Ah, y falta todavía que intervengan los mercaderes para inventar otra fiesta artificial de consumos y dispendios obligatorios, a la manera de ese mentado “Día de la Amistad” (meramente el Día de San Valentín, en mis tiempos, o sea, una celebración para los enamorados y sanseacabó) al que no hay manera ya de escapar, y que, calculando ellos las posibles ganancias en las futuras ocurrencias de la conmemoración institucionalizada por la Organización de las Naciones Unidas en 1975, vayan a llenar los estantes de sus comercios de baratijas para homenajear a “la mujer”. Con eso bastará, supongo: ya después, el viernes, podremos restaurar alegre y despreocupadamente los usos de siempre: los malos tratos, la violencia en el hogar, la grosera importunación en las calles, la desigualdad salarial y el acoso en el ámbito laboral.

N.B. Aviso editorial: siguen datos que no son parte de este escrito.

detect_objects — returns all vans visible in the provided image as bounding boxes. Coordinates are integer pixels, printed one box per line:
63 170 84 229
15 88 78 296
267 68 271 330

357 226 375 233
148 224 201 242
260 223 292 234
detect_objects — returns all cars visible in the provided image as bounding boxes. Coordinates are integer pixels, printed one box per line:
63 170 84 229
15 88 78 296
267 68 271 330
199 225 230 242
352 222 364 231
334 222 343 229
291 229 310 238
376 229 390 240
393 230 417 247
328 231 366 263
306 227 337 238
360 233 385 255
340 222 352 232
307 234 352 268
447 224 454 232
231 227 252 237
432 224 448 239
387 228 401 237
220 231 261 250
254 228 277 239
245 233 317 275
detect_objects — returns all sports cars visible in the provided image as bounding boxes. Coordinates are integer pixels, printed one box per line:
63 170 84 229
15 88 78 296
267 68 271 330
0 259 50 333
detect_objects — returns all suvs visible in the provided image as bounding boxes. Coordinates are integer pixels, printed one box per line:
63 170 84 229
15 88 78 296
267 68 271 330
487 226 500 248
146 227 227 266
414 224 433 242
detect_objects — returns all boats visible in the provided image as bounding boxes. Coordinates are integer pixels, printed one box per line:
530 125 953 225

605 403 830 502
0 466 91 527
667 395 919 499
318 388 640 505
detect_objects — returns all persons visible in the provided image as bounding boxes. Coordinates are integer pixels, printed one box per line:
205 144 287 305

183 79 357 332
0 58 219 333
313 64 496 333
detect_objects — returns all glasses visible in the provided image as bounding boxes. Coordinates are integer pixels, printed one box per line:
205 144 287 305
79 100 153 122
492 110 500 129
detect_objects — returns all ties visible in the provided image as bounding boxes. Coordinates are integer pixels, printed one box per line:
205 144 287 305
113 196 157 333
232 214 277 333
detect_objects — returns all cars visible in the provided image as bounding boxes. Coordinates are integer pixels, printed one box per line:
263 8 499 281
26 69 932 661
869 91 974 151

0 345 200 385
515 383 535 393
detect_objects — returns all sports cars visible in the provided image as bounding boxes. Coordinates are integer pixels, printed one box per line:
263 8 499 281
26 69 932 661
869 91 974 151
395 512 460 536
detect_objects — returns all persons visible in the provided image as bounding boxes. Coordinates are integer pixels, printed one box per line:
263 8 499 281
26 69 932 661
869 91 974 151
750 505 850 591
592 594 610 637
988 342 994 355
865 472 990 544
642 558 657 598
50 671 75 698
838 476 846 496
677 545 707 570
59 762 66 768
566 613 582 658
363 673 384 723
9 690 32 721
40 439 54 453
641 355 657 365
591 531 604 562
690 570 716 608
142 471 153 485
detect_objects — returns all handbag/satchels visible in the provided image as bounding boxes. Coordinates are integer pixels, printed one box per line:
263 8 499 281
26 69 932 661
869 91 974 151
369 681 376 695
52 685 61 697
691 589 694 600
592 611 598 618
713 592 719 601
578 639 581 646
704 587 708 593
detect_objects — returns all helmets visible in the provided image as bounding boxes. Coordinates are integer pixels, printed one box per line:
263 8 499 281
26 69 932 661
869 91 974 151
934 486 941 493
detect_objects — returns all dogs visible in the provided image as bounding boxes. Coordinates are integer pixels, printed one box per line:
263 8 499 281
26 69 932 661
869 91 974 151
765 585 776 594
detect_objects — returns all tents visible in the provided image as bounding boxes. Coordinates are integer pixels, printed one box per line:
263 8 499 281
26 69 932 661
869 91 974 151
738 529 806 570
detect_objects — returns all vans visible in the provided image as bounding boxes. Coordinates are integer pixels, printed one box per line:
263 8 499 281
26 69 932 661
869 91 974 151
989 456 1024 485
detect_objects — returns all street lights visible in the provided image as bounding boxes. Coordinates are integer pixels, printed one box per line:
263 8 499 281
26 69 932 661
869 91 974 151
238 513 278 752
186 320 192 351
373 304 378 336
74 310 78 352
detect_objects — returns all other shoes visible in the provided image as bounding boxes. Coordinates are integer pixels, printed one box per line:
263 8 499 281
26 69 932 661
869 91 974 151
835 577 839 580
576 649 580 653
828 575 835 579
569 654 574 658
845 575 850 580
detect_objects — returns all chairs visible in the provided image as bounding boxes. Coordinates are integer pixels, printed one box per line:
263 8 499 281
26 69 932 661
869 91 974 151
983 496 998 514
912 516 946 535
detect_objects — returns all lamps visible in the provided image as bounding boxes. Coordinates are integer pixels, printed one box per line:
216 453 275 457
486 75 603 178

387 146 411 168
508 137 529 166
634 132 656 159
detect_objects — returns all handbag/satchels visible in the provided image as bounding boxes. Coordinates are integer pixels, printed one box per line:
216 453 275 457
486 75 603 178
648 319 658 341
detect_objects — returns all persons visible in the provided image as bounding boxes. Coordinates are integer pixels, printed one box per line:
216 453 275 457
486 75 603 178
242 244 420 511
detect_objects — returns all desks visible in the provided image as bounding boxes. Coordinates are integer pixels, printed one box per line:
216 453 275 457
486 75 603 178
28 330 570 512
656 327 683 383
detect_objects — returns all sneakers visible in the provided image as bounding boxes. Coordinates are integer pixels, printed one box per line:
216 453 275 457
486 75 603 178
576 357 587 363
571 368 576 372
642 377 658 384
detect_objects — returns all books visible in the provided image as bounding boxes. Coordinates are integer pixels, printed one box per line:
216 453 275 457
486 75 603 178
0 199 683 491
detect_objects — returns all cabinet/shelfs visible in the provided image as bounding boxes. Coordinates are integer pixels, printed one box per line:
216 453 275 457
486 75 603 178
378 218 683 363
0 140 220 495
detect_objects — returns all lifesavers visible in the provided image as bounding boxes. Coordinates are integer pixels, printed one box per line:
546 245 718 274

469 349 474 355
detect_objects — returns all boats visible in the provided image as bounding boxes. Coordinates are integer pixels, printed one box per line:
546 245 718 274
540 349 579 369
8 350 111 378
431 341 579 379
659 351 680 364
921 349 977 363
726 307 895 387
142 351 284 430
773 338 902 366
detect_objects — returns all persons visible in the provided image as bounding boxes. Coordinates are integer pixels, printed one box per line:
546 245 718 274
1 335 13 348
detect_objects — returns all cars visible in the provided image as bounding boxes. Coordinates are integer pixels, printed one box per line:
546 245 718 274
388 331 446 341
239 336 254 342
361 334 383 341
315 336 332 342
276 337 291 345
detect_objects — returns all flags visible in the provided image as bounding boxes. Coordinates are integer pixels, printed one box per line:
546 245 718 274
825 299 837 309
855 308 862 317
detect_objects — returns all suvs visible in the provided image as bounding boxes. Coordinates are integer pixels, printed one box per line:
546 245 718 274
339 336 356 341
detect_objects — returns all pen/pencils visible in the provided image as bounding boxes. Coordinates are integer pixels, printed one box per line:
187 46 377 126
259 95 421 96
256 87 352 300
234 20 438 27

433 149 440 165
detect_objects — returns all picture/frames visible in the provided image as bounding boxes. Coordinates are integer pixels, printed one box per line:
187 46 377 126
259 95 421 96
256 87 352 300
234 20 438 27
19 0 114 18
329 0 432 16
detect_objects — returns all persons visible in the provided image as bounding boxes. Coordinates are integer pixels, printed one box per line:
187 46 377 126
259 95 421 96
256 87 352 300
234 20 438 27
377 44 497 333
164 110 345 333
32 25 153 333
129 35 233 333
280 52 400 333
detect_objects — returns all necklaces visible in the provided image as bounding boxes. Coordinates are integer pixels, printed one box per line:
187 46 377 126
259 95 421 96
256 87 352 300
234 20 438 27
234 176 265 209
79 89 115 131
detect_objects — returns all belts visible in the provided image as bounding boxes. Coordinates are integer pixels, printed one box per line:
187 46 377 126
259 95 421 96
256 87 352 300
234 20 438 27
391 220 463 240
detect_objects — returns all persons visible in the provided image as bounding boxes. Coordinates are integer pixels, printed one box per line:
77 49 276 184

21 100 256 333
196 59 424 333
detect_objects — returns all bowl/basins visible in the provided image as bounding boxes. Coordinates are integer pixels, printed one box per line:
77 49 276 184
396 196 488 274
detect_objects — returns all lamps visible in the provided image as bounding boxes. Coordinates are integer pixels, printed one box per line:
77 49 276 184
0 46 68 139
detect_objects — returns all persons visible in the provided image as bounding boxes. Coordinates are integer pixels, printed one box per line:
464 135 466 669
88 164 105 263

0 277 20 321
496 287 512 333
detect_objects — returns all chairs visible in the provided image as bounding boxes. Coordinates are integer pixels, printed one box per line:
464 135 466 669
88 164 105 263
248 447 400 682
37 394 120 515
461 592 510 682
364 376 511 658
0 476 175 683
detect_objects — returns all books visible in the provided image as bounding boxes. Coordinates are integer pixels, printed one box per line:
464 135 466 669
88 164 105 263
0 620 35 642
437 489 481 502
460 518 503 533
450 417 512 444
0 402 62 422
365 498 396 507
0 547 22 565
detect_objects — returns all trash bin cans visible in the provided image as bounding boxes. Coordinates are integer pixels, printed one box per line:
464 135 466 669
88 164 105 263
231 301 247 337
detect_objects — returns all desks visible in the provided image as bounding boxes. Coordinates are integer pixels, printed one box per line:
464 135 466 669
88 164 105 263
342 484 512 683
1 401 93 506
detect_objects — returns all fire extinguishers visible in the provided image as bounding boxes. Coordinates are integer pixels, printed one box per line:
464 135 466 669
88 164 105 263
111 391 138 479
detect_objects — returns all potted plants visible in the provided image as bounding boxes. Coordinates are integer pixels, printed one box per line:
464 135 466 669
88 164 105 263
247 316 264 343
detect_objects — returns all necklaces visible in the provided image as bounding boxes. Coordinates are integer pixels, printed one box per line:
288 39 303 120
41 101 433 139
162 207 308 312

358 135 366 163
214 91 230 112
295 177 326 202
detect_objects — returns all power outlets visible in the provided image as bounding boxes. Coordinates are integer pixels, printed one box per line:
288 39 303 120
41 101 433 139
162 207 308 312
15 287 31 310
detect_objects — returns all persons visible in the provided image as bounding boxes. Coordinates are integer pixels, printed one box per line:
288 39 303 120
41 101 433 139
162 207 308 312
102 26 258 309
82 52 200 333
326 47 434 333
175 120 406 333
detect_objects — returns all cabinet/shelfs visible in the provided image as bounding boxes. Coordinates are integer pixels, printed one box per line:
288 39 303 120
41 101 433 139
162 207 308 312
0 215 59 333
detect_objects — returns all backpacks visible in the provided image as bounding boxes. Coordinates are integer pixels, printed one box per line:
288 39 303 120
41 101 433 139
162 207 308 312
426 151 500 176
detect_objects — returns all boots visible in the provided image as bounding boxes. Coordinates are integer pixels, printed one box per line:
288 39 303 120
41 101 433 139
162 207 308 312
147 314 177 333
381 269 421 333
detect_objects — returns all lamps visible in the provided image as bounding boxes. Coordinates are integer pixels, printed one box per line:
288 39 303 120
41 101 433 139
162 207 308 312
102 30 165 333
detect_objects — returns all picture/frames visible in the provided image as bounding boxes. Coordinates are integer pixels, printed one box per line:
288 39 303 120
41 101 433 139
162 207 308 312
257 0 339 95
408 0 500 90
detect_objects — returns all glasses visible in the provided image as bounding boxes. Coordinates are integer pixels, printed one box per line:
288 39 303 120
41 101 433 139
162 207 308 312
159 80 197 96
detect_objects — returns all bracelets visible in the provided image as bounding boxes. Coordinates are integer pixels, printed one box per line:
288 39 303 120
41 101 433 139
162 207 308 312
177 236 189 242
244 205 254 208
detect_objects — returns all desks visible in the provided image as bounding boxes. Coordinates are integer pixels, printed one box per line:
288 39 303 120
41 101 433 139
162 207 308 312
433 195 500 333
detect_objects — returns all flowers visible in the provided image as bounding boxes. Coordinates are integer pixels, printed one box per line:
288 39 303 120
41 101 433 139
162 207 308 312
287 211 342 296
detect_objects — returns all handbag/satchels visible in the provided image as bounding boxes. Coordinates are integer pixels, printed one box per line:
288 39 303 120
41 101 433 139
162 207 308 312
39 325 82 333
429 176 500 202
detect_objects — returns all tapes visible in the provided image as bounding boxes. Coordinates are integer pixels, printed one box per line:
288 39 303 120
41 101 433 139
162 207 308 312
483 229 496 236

El tema, más allá de que el tal Día vaya a ser torcidamente confiscado en una sociedad de consumidores acríticos y aborregados, es absolutamente significativo desde cualquier punto de vista. Para empezar, las mujeres representan a más de la mitad de la población de este planeta. Sus intereses, luego entonces, debieran figurar en el primerísimo lugar de la agenda de las políticas públicas. Y, si hablamos de la pobreza en el mundo, entonces estamos refiriéndonos a un fenómeno que las afecta mayoritariamente a ellas. ¿No resulta entonces asombroso que la causa de las mujeres no sea la gran preocupación social de nuestros tiempos?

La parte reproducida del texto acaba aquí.